# PAGE EXCERPT
On Monday the new Abinoojii Gamig Family Centre opened in their new location on 821 McIrvine Rd. This new facility will house the Zaagi’idiwin Headstart Program, Prenatal Nutrition Program, CAP-C (Family Support) Program and Healthy Babies and the Healthy Children Program.
Sheila McMahon, executive director at the United Native Friendship Centre (UNFC), said they will not be having their grand opening just yet due to COVID-19 restrictions. Despite not being able to celebrate, Sheila said she is happy to see this project come to fruition amidst a pandemic.
The construction process has taken 18 months from when they first dug up ground in August 2018. Although this project was funded by the Ministry of Education, the UNFC had to apply through the Rainy River District Social Services Administration Board.
Sheila said former Liberal Premier Kathleen Wynne provided the funding for Indigenous-led childcare programs across the province.
The UNFC received $2.8 million and it cost about $3.5 million to build the facility. Sheila said the $700,000 deficit came out of the UNFC.
Sheila said this building is not just an extension of the Headstart program that was running out of 308 Butler Ave. She said they have obtained licensing to have an infant and a toddler daycare.

# INSTRUCTIONS
A - Reproduce the part of the family centre article that opens with the words containing "On Monday the" and closes with "amidst a pandemic.".
B - According to the family centre article, about how much did it cost to build the facility?
Rely only on the family centre article for what comes next.

# INFORMATION SUPPLIED
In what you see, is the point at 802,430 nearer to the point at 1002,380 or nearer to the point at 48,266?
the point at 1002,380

# RESPONSES TO THE TASKS
A -
On Monday the new Abinoojii Gamig Family Centre opened in their new location on 821 McIrvine Rd. This new facility will house the Zaagi’idiwin Headstart Program, Prenatal Nutrition Program, CAP-C (Family Support) Program and Healthy Babies and the Healthy Children Program.
Sheila McMahon, executive director at the United Native Friendship Centre (UNFC), said they will not be having their grand opening just yet due to COVID-19 restrictions. Despite not being able to celebrate, Sheila said she is happy to see this project come to fruition amidst a pandemic.

B - About $3.5 million.